Globally, today we are seeing a surge in popularity of online banking and digital payments. Banks are expanding in remote locations and new banks are also popping up. However, at the same time, a substantial population of the world still remains unbanked. As per estimates from the World Bank, there are approximately 1.7 billion people who do not have access to formal financial banking infrastructures. These people have to settle for inefficient and risky financial management services. This lack of access to banking services disproportionately affects low income individuals, refugees, and those living in remote areas.
There are many factors that restrict banking services from offering their benefits to people worldwide. These include a lack of transport infrastructure, internet access, regional regulations, etc. A significant hurdle for the unbanked seeking access to financial services is Know Your Customer. KYC regulations are a cornerstone of Anti-Money Laundering (AML) and Counter-Terrorism Financing (CFT) efforts. These regulations demand that financial institutions effectively verify the IDs of their customers and vet the source of their funds. Furthermore, it is also essential to assess all potential risks associated with money laundering and terrorism financing.
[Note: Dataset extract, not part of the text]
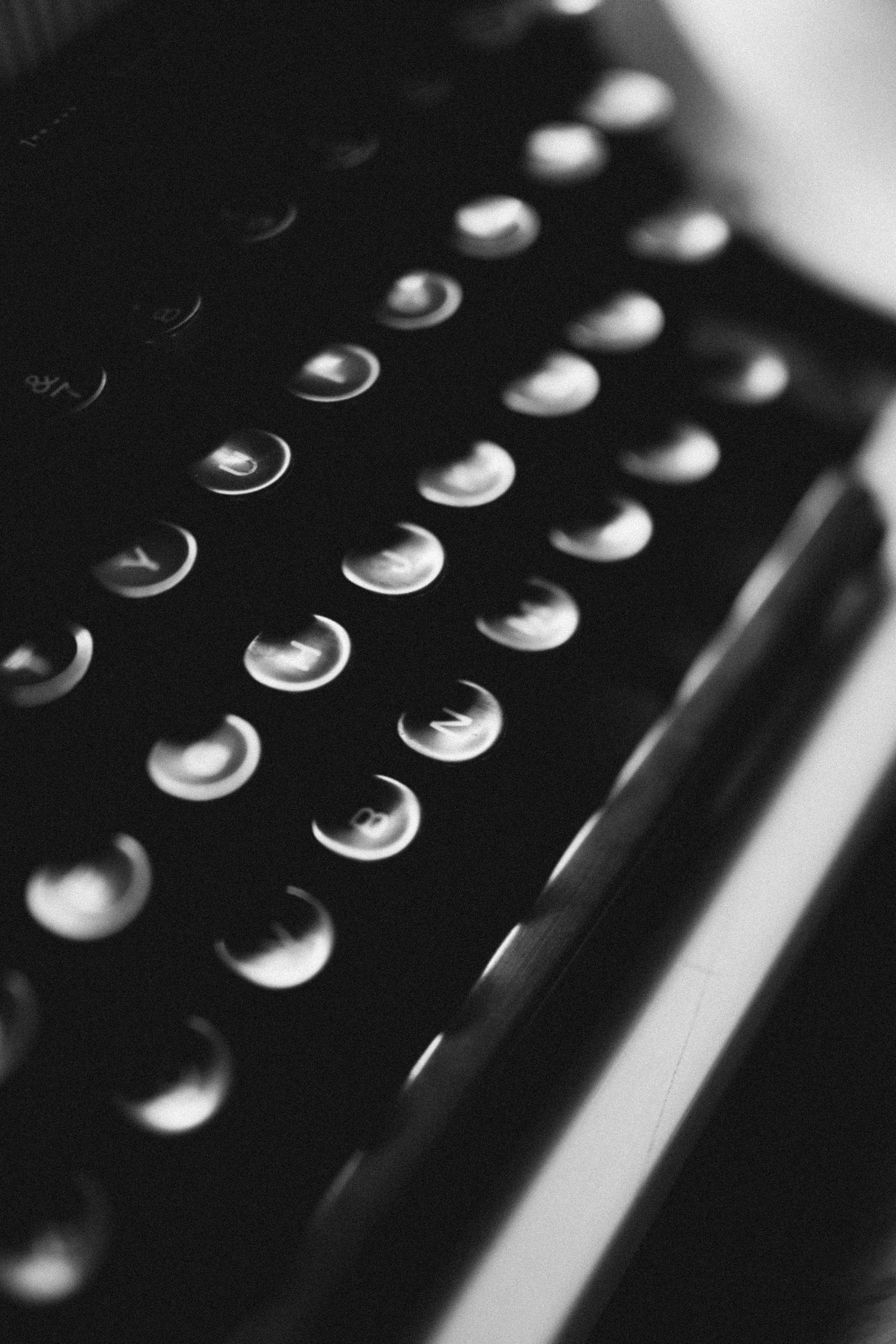 Abstract black and white macro photography of circular metallic buttons in sequence.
Understanding the Challenges to the KYC Compliance Process for the Unbanked
KYC compliance is one of the financial regulations that demand extremely stringent execution. The rigid requirements that accompany the execution of effective KYC compliance can create barriers for unbanked populations.
Limited Documentation
Since most of those without access to banking services are those with improper access to other basic life amenities, most lack traditional forms of identification like passports or utility bills. Since these services are the absolute necessity for compliance KYC verification, these people cannot sign up for banks accounts.
Cost and Accessibility
Again, since most of these people live below the poverty line, they generally cannot afford to pay for several official documentation services. These services are often paid and require extensive time and dedication. This further hinders access to KYC compliance and financial services.
Technological Barriers
Some serious technological barriers limit the use of KYC compliance services are also present. For example, for many services applicants have to register online or travel to different cities. They can not do so without good internet, computers, and transport. Thus, digital KYC verification processes might not be readily accessible to those with limited internet connectivity or lacking smartphones.
These challenges create a vicious cycle. Here, the very tools that are designed to safeguard the financial system exclude a significant segment of the population.
Innovative Approaches Are Emerging For Inclusive KYC
There are many problems that restrict access to financial services and KYC compliance for unbanked populations. However, fortunately, there are some innovative approaches that are rapidly emerging today. These approaches are essential to bridge the gap between KYC compliance and financial inclusion.
Leveraging Alternative Data
Financial institutions can make use of services such as alternative data sources e.g., mobile phone records or utility usage data to verify customer identity. Since these forms of data are easily acquirable without much financial or time investment unbanked populations can easily take part in the financial management processes. This is especially important in regions with limited access to traditional documentation.
Risk-Based KYC
Regulatory bodies today are increasingly advocating for a risk-based approach to KYC compliance. This can help allow institutions to tailor verification requirements based on the customer’s risk profile. This can create personalized KYC compliance approaches. For low-risk transactions, for example, less stringent measures might be implemented making onboarding easier for low-income people. Such risk-based KYC compliance approaches are not only easier for the unbanked populations, but also for the bank and regulatory authorities.
Digital Identity Solutions
The rise of digital identity solutions, such as government-issued e-IDs or blockchain-based identity platforms, can offer secure and verifiable alternatives to traditional documentation. These solutions empower individuals to control their data and share it selectively for KYC purposes.
How to achieve widespread expansion of KYC AML compliance banking access
While problems may exist it is essential that we must fix them as well. Merely acknowledging is not enough.
The solution to addressing problems related to unbanked populations and inaccessibility to financial exclusion lies in financial inclusion measures. Achieving financial inclusion for the unbanked demands a team effort from various stakeholders.
The three key groups that need to step up for the right to financial management for the public or governments, financial institutions, and fintech services.
Governments
Policymakers can play a critical role in KYC compliance management by promoting the adoption of digital identity solutions. Furthermore, offering access to financial technology via incentives for banks and fintech companies can also be helpful.
Financial Institutions
For improved KYC compliance for banks and financial service providers, the two must innovate and explore alternative verification methods while adhering to KYC AML compliance principles.
Fintech Companies
Where banks cannot set up, fintech companies might be able to set up user-friendly solutions that are tailored to the needs of the unbanked population. By leveraging mobile technology and digital identity platforms, we can improve digital financial literacy globally with great ease.
To sum up
In today’s digital era, no one must be left behind. Where most of the developed world has access to high-tech business and finance services we need to include the less privileged too. Ensuring efficient AML and KYC compliance is part of making the world a safer and more financially literate place.
As technology continues to evolve and regulations change, we can anticipate a future in which KYC compliance does not hinder access to financial services but rather serves as a stepping stone towards a more secure and inclusive financial system.